Ten en cuenta que aceptar una pérdida no significa olvidar a tu ser amado, sino aprender a vivir sin su presencia pero manteniendo su cariño, enseñanzas y recuerdos. Significa volver a encontrar motivos para seguir adelante, sintiendo tranquilidad en tu corazón.
¿Cuáles son los beneficios de la terapia tanatológica?
- Asimilar y comprender tus emociones tras la pérdida.
- Procesar tu dolor y vivir con recuerdos sanos.
- Adquirir herramientas para trabajar tus emociones y sentimientos.
- Facilitar la expresión de tus experiencias en relación con la persona fallecida.
- Reajustar y retomar tu vida con propósito y sentido.

Preguntas frecuentes:
Tras la pérdida de un ser querido, ¿cómo me puede ayudar la tanatología?
La tanatología es una disciplina muy amplia que puede ayudar a las personas que están pasando por un proceso de duelo, mismo que puede presentarse por el fallecimiento de un familiar; por la muerte de una mascota; la pérdida de la propia salud o un ser querido; una ruptura amorosa; una crisis por la edad, etc.
En este caso particular, un tanatólogo puede ayudarle a comprender y asimilar tu pérdida; a reconocer, aceptar y enfrentar tus emociones; a reestructurar tu vida sin la presencia física de tu ser amado, entre otras. La terapia te ofrece un espacio para tratar tu duelo, externar y validar tus emociones y vivencia, para así poder comprender lo sucedido y reencontrar la tranquilidad.
¿Qué es un tanatólogo?
Un tanatólogo es una persona que ha realizado cursos o especializaciones sobre tanatología, por lo que se encuentra plenamente capacitada para ayudar o acompañar a las personas que se encuentran viviendo un proceso de duelo.

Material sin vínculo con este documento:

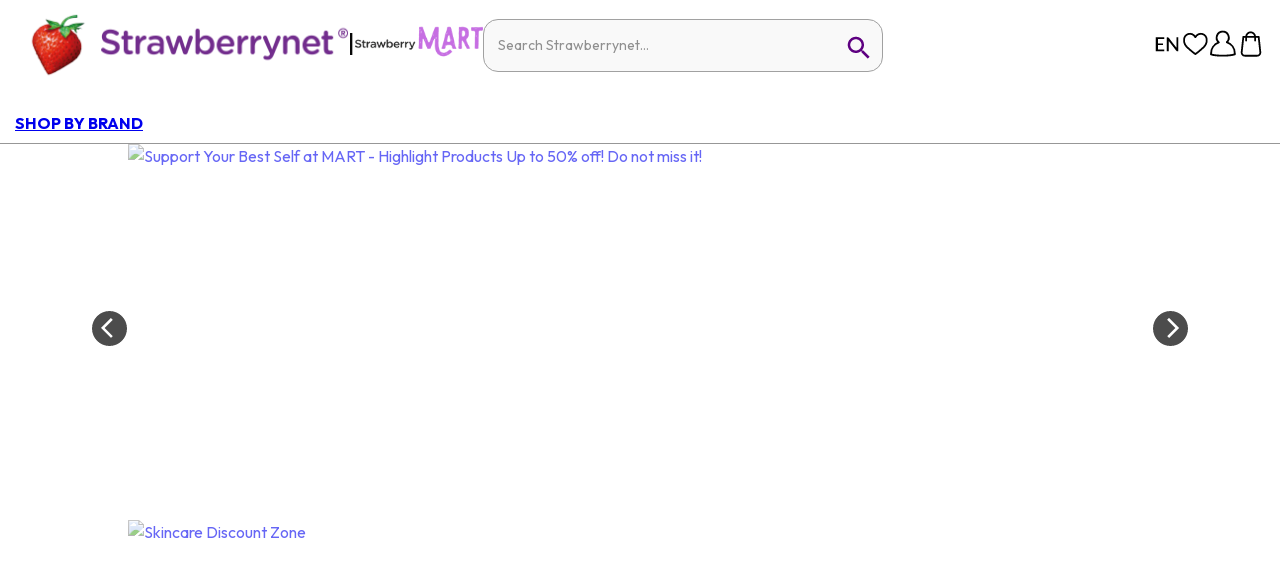

--- FILE ---
content_type: image/svg+xml
request_url: https://a.cdnsbn.com/images/tags-ship2-en.svg
body_size: 1234
content:
<svg width="158" height="22" viewBox="0 0 158 22" fill="none" xmlns="http://www.w3.org/2000/svg">
    <rect x=".5" width="157" height="22" rx="11" fill="#A4D9FF"/>
    <path d="M57.407 11.93v-1.22h1.52c.194 0 .37-.04.53-.12a.916.916 0 0 0 .38-.35c.094-.153.14-.34.14-.56 0-.213-.046-.397-.14-.55a.916.916 0 0 0-.38-.35c-.16-.08-.336-.12-.53-.12h-1.52V7.44h1.75c.447 0 .85.09 1.21.27.36.18.644.44.85.78.214.333.32.73.32 1.19 0 .46-.106.86-.32 1.2-.206.333-.49.593-.85.78-.36.18-.763.27-1.21.27h-1.75zm-1.2 2.57V7.44h1.57v7.06h-1.57zm6.14 0V9.64h1.53v4.86h-1.53zm1.53-2.67-.64-.5c.126-.567.34-1.007.64-1.32.3-.313.716-.47 1.25-.47.233 0 .436.037.61.11.18.067.336.173.47.32l-.91 1.15a.666.666 0 0 0-.25-.17.91.91 0 0 0-.34-.06c-.254 0-.457.08-.61.24-.147.153-.22.387-.22.7zm5 2.78a3.03 3.03 0 0 1-1.41-.32 2.472 2.472 0 0 1-.96-.91 2.486 2.486 0 0 1-.35-1.31c0-.487.114-.92.34-1.3.234-.387.547-.69.94-.91.394-.22.837-.33 1.33-.33.48 0 .904.103 1.27.31.367.207.654.493.86.86a2.46 2.46 0 0 1 .3 1.54 2.5 2.5 0 0 1-.05.33l-4.19.01v-1.05l3.54-.01-.66.44c-.006-.28-.05-.51-.13-.69a.862.862 0 0 0-.36-.42c-.153-.1-.343-.15-.57-.15a1.105 1.105 0 0 0-1.04.63c-.093.2-.14.443-.14.73s.05.533.15.74c.107.2.254.357.44.47.194.107.42.16.68.16.24 0 .457-.04.65-.12.194-.087.364-.213.51-.38l.84.84c-.24.28-.53.49-.87.63-.34.14-.713.21-1.12.21zm3.294-1.99v-1.34h3.54v1.34h-3.54zm8.295 2a3.849 3.849 0 0 1-1.48-.28 3.716 3.716 0 0 1-1.18-.78 3.55 3.55 0 0 1-1.07-2.6c0-.52.093-1 .28-1.44.187-.44.447-.823.78-1.15a3.47 3.47 0 0 1 1.17-.77 3.85 3.85 0 0 1 1.48-.28c.527 0 1.013.093 1.46.28.453.18.847.437 1.18.77.34.327.603.713.79 1.16.187.44.28.92.28 1.44 0 .513-.093.993-.28 1.44-.187.44-.447.827-.78 1.16a3.653 3.653 0 0 1-1.18.77c-.447.187-.93.28-1.45.28zm-.02-1.43c.42 0 .787-.093 1.1-.28.32-.187.567-.447.74-.78.173-.34.26-.73.26-1.17 0-.333-.05-.633-.15-.9a1.964 1.964 0 0 0-.43-.7c-.187-.2-.41-.35-.67-.45a2.17 2.17 0 0 0-.85-.16c-.42 0-.79.093-1.11.28a1.85 1.85 0 0 0-.73.77c-.173.327-.26.713-.26 1.16 0 .333.05.637.15.91.1.273.24.51.42.71.187.193.41.343.67.45.26.107.547.16.86.16zm4.567 1.31V9.64h1.53v4.86h-1.53zm1.53-2.67-.64-.5c.126-.567.34-1.007.64-1.32.3-.313.716-.47 1.25-.47.233 0 .436.037.61.11.18.067.336.173.47.32l-.91 1.15a.667.667 0 0 0-.25-.17.91.91 0 0 0-.34-.06c-.254 0-.457.08-.61.24-.147.153-.22.387-.22.7zm4.67 2.77c-.46 0-.87-.11-1.23-.33a2.375 2.375 0 0 1-.84-.9c-.2-.38-.3-.813-.3-1.3 0-.487.1-.92.3-1.3.207-.38.487-.68.84-.9.36-.22.77-.33 1.23-.33.334 0 .634.063.9.19.274.127.497.303.67.53.18.22.28.473.3.76v2.05c-.02.287-.116.547-.29.78-.173.227-.396.41-.67.55-.273.133-.576.2-.91.2zm.27-1.38c.22 0 .41-.047.57-.14.16-.1.287-.237.38-.41.094-.173.14-.373.14-.6 0-.227-.046-.423-.14-.59a1.035 1.035 0 0 0-.94-.56c-.213 0-.403.05-.57.15-.16.1-.29.237-.39.41-.093.173-.14.37-.14.59 0 .22.047.417.14.59.094.173.224.31.39.41.167.1.354.15.56.15zm2.53 1.28h-1.5v-1.31l.23-1.18-.26-1.18V7.24h1.53v7.26zm3.478.11a3.03 3.03 0 0 1-1.41-.32 2.472 2.472 0 0 1-.96-.91 2.485 2.485 0 0 1-.35-1.31c0-.487.113-.92.34-1.3.233-.387.546-.69.94-.91.393-.22.836-.33 1.33-.33.48 0 .903.103 1.27.31.366.207.653.493.86.86a2.46 2.46 0 0 1 .3 1.54 2.517 2.517 0 0 1-.05.33l-4.19.01v-1.05l3.54-.01-.66.44c-.007-.28-.05-.51-.13-.69a.862.862 0 0 0-.36-.42c-.154-.1-.344-.15-.57-.15a1.104 1.104 0 0 0-1.04.63c-.094.2-.14.443-.14.73s.05.533.15.74c.106.2.253.357.44.47.193.107.42.16.68.16.24 0 .456-.04.65-.12.193-.087.363-.213.51-.38l.84.84c-.24.28-.53.49-.87.63-.34.14-.714.21-1.12.21zm3.078-.11V9.64h1.53v4.86h-1.53zm1.53-2.67-.64-.5c.127-.567.34-1.007.64-1.32.3-.313.717-.47 1.25-.47.234 0 .437.037.61.11.18.067.337.173.47.32l-.91 1.15a.661.661 0 0 0-.25-.17.908.908 0 0 0-.34-.06.807.807 0 0 0-.61.24c-.146.153-.22.387-.22.7z" fill="#0879E1"/>
</svg>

Por su parte, la terapia de duelo o tanatológica debe ser impartida por un profesional capacitado, el cual puede ser un psicólogo o psiquiatra.
¿Qué es el duelo?
El duelo es un proceso normal y necesario, de adaptación ante una nueva realidad, cuyo objetivo es restablecer el equilibrio de una persona ante una pérdida significativa.
¿Cuánto tiempo dura el duelo?
Cada duelo es único, por lo que su duración puede variar de persona a persona.